WRITTEN INSTRUCTION: Please format every line of the listing below as a numbered list, omitting blank lines and leaving the pictures out of your answer.

====== MATERIAL FOR THIS EXERCISE ======

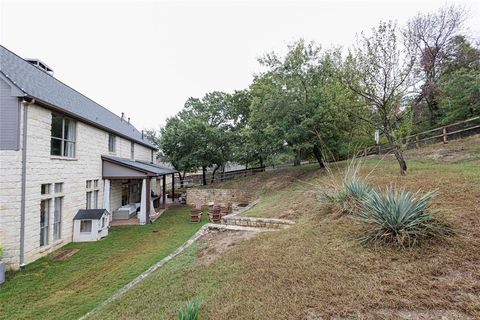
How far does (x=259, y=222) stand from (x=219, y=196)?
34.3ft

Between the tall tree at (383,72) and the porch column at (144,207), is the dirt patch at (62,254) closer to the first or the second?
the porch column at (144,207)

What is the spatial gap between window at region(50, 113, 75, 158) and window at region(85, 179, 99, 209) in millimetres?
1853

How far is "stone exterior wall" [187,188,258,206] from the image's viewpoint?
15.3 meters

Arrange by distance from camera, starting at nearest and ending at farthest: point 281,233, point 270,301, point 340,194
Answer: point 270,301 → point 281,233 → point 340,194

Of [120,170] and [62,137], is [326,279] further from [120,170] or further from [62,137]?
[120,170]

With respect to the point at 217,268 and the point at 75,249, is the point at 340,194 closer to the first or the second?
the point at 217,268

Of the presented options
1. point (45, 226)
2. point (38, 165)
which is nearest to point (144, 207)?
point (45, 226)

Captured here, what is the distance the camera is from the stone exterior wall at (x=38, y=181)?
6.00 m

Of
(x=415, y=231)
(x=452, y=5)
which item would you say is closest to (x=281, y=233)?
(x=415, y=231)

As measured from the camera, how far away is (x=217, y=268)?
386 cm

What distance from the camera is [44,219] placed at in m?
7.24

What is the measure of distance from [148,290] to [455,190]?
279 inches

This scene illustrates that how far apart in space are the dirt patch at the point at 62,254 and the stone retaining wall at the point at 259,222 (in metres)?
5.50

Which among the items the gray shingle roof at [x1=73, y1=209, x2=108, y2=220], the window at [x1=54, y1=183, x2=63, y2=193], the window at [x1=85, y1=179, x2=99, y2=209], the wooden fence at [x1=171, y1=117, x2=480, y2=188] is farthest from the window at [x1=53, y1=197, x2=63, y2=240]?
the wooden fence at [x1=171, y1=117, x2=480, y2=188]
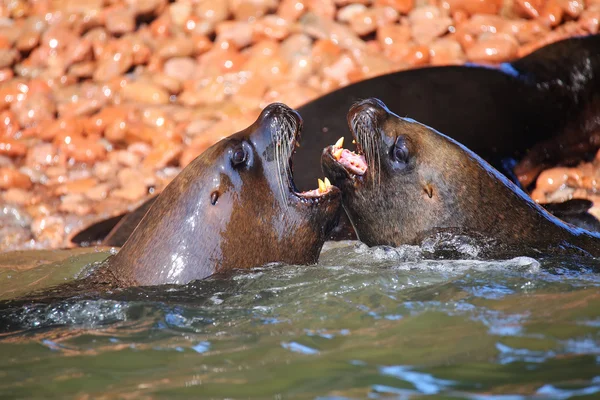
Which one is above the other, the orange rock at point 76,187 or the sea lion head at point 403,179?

======

SOLUTION TO THIS TASK:
1. How far does (x=259, y=222) stand from (x=219, y=196)?
2. 34.3ft
3. Between the tall tree at (383,72) and the porch column at (144,207), is the dirt patch at (62,254) closer to the first or the second?
4. the porch column at (144,207)
5. What is the spatial gap between window at region(50, 113, 75, 158) and window at region(85, 179, 99, 209) in millimetres?
6. 1853
7. How far is "stone exterior wall" [187,188,258,206] from the image's viewpoint?
8. 15.3 meters
9. Arrange by distance from camera, starting at nearest and ending at farthest: point 281,233, point 270,301, point 340,194
10. Answer: point 270,301 → point 281,233 → point 340,194
11. Of [120,170] and [62,137], is [326,279] further from [120,170] or further from [62,137]?
12. [120,170]
13. With respect to the point at 217,268 and the point at 75,249, is the point at 340,194 closer to the first or the second?
14. the point at 217,268
15. Of the presented options
16. 1. point (45, 226)
17. 2. point (38, 165)
18. which is nearest to point (144, 207)?
19. point (45, 226)
20. Captured here, what is the distance the camera is from the stone exterior wall at (x=38, y=181)?
21. 6.00 m
22. Of
23. (x=415, y=231)
24. (x=452, y=5)
25. which item would you say is closest to (x=281, y=233)?
26. (x=415, y=231)
27. As measured from the camera, how far away is (x=217, y=268)?
28. 386 cm
29. What distance from the camera is [44,219] placed at in m?
30. 7.24
31. What is the measure of distance from [148,290] to [455,190]?
32. 279 inches
33. This scene illustrates that how far apart in space are the dirt patch at the point at 62,254 and the stone retaining wall at the point at 259,222 (in metres)?
34. 5.50
35. Which among the items the gray shingle roof at [x1=73, y1=209, x2=108, y2=220], the window at [x1=54, y1=183, x2=63, y2=193], the window at [x1=85, y1=179, x2=99, y2=209], the wooden fence at [x1=171, y1=117, x2=480, y2=188] is farthest from the window at [x1=53, y1=197, x2=63, y2=240]?
36. the wooden fence at [x1=171, y1=117, x2=480, y2=188]
37. Which one is above the other, the orange rock at point 76,187 or the sea lion head at point 403,179?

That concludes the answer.